(Spatial reasoning entries)
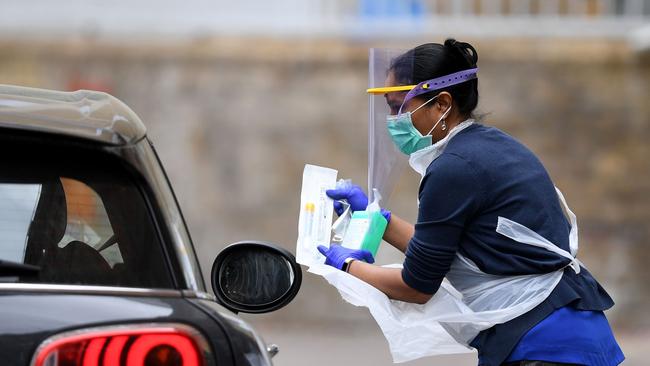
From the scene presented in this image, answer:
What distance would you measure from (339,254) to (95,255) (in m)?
1.13

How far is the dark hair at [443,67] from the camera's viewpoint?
3.77 m

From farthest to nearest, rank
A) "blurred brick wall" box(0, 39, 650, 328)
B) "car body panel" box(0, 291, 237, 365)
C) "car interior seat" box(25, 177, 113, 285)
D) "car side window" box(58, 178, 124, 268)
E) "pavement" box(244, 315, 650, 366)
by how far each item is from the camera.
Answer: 1. "blurred brick wall" box(0, 39, 650, 328)
2. "pavement" box(244, 315, 650, 366)
3. "car side window" box(58, 178, 124, 268)
4. "car interior seat" box(25, 177, 113, 285)
5. "car body panel" box(0, 291, 237, 365)

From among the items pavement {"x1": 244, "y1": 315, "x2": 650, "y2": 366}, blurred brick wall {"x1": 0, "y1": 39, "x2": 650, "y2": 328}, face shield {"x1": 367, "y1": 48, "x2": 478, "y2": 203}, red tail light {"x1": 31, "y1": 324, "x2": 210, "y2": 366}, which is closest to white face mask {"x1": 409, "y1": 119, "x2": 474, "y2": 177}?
face shield {"x1": 367, "y1": 48, "x2": 478, "y2": 203}

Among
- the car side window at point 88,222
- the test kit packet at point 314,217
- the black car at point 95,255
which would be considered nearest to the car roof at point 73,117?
the black car at point 95,255

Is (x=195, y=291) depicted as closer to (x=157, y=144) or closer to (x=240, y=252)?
(x=240, y=252)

**REQUIRED TASK**:
Copy all of the entries above word for word, omitting the pictures.

**EXERCISE OUTPUT**:
From the scene presented in this image, answer:
What distance would you measure from (339,254) to (95,255) (in m)?
1.13

How far is the dark hair at [443,67] from the camera's viewpoint?
3.77 m

From farthest to nearest, rank
A) "blurred brick wall" box(0, 39, 650, 328)
B) "car body panel" box(0, 291, 237, 365)
C) "car interior seat" box(25, 177, 113, 285)
D) "car side window" box(58, 178, 124, 268)
E) "pavement" box(244, 315, 650, 366)
by how far each item is from the camera.
Answer: 1. "blurred brick wall" box(0, 39, 650, 328)
2. "pavement" box(244, 315, 650, 366)
3. "car side window" box(58, 178, 124, 268)
4. "car interior seat" box(25, 177, 113, 285)
5. "car body panel" box(0, 291, 237, 365)

From among the items pavement {"x1": 244, "y1": 315, "x2": 650, "y2": 366}, blurred brick wall {"x1": 0, "y1": 39, "x2": 650, "y2": 328}, face shield {"x1": 367, "y1": 48, "x2": 478, "y2": 203}, red tail light {"x1": 31, "y1": 324, "x2": 210, "y2": 366}, which is closest to white face mask {"x1": 409, "y1": 119, "x2": 474, "y2": 177}?
face shield {"x1": 367, "y1": 48, "x2": 478, "y2": 203}

Among
- the car side window at point 88,222
- the test kit packet at point 314,217
- the black car at point 95,255
which would be considered nearest to the car roof at point 73,117?
the black car at point 95,255

Is (x=195, y=291) depicted as closer to (x=157, y=144) or closer to (x=240, y=252)?
(x=240, y=252)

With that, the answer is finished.